School of Computer, Jiangsu University of Science and Technology, Zhenjiang 212100, China.
Molecules. 2025 Mar 31;30(7):1548. doi: 10.3390/molecules30071548.
Predicting the toxicity of drug molecules using in silico quantitative structure-activity relationship (QSAR) approaches is very helpful for guiding safe drug development and accelerating the drug development procedure. The ongoing development of machine learning techniques has made this task easier and more accurate, but it still suffers negative effects from both the severely skewed distribution of active/inactive chemicals and relatively high-dimensional feature distribution. To simultaneously address both of these issues, a binary ant colony optimization feature selection algorithm, called BACO, is proposed in this study. Specifically, it divides the labeled drug molecules into a training set and a validation set multiple times; with each division, the ant colony seeks an optimal feature group that aims to maximize the weighted combination of three specific class imbalance performance metrics (F-measure, G-mean, and MCC) on the validation set. Then, after running all divisions, the frequency of each feature (descriptor) that emerges in the optimal feature groups is calculated and ranked in descending order. Only those high-frequency features are used to train a support vector machine (SVM) and construct the structure-activity relationship (SAR) prediction model. The experimental results for the 12 datasets in the Tox21 challenge, represented by the Modred descriptor calculator, show that the proposed BACO method significantly outperforms several traditional feature selection approaches that have been widely used in QSAR analysis. It only requires a few to a few dozen descriptors for most datasets to exhibit its best performance, which shows its effectiveness and potential application value in cheminformatics.

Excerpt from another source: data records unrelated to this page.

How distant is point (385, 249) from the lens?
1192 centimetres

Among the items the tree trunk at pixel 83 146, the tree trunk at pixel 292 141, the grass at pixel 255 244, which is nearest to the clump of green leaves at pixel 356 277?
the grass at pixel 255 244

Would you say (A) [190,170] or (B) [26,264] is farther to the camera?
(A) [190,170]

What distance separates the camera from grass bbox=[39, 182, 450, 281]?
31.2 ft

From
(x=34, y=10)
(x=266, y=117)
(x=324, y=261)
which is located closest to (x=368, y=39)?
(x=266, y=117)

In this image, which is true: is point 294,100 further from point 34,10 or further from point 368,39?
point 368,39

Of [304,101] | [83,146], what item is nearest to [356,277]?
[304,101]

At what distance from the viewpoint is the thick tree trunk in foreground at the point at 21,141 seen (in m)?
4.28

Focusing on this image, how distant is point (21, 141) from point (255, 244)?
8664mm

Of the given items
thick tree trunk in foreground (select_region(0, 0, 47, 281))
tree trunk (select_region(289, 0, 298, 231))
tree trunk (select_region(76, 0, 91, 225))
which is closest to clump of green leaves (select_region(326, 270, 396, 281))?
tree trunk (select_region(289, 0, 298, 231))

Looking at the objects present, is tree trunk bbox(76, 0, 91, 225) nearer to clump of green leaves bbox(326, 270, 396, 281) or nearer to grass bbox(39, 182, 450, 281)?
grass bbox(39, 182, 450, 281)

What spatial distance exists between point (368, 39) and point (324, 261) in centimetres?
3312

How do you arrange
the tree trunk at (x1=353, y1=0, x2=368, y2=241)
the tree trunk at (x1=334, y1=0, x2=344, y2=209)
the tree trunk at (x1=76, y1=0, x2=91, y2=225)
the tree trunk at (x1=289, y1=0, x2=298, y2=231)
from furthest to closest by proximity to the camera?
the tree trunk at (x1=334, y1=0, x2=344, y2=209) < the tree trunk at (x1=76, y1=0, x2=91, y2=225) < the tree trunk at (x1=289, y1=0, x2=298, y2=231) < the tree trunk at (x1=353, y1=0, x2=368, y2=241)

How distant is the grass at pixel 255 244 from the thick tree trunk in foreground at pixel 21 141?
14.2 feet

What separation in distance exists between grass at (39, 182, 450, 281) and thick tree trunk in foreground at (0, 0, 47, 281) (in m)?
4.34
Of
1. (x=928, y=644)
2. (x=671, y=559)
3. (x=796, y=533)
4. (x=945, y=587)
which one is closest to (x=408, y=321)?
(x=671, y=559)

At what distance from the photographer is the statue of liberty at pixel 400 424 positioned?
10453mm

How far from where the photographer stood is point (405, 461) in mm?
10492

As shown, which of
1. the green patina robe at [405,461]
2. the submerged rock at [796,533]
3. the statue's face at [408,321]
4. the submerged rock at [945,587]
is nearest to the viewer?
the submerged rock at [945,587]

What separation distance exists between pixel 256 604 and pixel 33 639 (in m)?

使用计算机辅助定量构效关系(QSAR)方法预测药物分子的毒性,对于指导安全药物研发和加速药物研发进程非常有帮助。机器学习技术的不断发展使这项任务变得更加轻松和准确,但它仍然受到活性/非活性化学物质严重偏态分布和相对高维特征分布的负面影响。为了同时解决这两个问题,本研究提出了一种二元蚁群优化特征选择算法,称为BACO。具体来说,它将标记的药物分子多次划分为训练集和验证集;每次划分时,蚁群寻找一个最优特征组,旨在使验证集上三个特定的类不平衡性能指标(F值、G均值和马修斯相关系数)的加权组合最大化。然后,在运行完所有划分后,计算每个特征(描述符)在最优特征组中出现的频率,并按降序排列。仅使用那些高频特征来训练支持向量机(SVM)并构建构效关系(SAR)预测模型。由Modred描述符计算器表示的Tox21挑战中12个数据集的实验结果表明,所提出的BACO方法明显优于几种在QSAR分析中广泛使用的传统特征选择方法。对于大多数数据集,它只需要几个到几十个描述符就能展现出最佳性能,这表明了其在化学信息学中的有效性和潜在应用价值。